» **Exercise directions**: Identify and copy every line of the data below that contains the string "instances", treating uppercase and lowercase letters as different.

» **Supplied records**:
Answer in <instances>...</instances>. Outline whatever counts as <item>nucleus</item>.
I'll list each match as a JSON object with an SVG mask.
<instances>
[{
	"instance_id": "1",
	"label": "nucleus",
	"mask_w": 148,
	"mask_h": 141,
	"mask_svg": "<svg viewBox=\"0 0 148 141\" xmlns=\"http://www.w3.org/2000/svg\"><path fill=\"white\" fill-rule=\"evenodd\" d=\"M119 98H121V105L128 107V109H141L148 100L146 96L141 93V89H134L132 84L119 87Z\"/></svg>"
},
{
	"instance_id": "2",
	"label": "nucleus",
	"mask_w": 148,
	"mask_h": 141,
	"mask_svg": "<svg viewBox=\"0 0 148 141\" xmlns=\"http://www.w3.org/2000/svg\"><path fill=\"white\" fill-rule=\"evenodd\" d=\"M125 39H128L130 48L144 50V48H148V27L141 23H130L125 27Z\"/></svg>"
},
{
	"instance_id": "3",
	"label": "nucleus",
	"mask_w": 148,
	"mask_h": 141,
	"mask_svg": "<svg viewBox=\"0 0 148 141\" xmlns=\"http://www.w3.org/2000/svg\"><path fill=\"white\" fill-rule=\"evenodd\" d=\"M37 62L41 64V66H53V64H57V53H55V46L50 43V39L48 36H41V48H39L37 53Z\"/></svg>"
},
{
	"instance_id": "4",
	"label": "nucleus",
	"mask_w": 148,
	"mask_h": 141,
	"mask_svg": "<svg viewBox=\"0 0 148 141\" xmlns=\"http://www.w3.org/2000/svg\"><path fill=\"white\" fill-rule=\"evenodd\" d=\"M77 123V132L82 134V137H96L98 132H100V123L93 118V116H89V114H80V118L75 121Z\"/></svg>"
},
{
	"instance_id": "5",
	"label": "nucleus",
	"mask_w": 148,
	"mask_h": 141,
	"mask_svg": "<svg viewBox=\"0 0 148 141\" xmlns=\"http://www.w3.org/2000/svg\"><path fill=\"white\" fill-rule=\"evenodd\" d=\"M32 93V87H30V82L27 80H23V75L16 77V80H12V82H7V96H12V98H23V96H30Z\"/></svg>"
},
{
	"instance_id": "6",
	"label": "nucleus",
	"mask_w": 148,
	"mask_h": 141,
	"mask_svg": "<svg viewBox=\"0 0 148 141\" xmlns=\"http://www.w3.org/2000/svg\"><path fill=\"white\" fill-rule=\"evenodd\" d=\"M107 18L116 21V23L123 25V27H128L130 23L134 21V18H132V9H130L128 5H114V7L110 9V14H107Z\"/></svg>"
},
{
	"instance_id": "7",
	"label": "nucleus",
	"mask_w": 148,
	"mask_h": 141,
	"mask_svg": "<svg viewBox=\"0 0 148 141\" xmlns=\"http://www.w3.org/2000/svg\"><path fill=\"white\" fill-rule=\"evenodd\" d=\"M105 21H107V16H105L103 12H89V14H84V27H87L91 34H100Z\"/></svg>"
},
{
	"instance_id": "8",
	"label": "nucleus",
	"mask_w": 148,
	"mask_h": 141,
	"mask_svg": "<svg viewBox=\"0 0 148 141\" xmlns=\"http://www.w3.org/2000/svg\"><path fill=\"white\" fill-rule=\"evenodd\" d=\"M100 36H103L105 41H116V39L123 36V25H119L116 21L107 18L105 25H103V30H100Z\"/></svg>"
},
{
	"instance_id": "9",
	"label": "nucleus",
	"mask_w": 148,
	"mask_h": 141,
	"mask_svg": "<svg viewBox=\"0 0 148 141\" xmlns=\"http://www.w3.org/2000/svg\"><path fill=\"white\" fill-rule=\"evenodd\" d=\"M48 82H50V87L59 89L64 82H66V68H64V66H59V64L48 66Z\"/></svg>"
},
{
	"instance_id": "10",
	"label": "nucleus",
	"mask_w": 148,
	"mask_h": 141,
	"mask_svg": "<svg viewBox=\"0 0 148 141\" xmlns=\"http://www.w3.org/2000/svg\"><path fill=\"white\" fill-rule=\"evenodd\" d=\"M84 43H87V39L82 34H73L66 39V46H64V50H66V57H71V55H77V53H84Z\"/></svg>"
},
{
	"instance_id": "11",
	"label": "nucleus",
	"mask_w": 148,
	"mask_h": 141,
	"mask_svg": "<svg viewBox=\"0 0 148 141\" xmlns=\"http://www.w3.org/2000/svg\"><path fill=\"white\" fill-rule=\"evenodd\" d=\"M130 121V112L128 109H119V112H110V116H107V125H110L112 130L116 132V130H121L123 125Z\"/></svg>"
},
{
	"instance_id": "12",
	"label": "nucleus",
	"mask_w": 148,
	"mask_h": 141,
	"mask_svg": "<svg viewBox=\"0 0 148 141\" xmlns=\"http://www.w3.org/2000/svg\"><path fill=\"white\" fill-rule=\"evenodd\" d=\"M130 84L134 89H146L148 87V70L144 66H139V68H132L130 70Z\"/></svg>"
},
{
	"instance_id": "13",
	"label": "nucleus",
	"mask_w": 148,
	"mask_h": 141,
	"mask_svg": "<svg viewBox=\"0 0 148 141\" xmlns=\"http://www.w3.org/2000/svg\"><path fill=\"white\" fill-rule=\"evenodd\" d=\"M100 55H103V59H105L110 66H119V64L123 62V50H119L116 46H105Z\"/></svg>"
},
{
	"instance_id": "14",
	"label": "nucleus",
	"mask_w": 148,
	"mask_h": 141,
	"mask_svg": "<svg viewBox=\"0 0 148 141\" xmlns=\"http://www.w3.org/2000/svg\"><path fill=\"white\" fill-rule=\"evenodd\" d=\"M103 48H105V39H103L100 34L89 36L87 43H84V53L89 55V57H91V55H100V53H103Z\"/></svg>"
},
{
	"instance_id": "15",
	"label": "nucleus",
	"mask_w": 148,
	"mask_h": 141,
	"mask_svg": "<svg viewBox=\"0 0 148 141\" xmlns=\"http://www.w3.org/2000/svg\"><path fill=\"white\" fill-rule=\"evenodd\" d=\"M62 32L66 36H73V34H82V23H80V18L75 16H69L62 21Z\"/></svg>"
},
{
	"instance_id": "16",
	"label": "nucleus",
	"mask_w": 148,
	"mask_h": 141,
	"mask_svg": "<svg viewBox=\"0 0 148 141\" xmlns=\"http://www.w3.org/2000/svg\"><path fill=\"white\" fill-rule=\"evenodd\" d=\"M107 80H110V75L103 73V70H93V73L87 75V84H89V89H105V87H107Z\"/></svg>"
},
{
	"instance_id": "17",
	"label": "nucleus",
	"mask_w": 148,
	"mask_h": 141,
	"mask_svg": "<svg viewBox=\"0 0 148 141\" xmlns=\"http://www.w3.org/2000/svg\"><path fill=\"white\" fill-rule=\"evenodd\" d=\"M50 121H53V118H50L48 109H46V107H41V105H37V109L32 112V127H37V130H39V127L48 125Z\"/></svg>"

» **Response to this task**:
Answer in <instances>...</instances>. Outline whatever counts as <item>nucleus</item>.
<instances>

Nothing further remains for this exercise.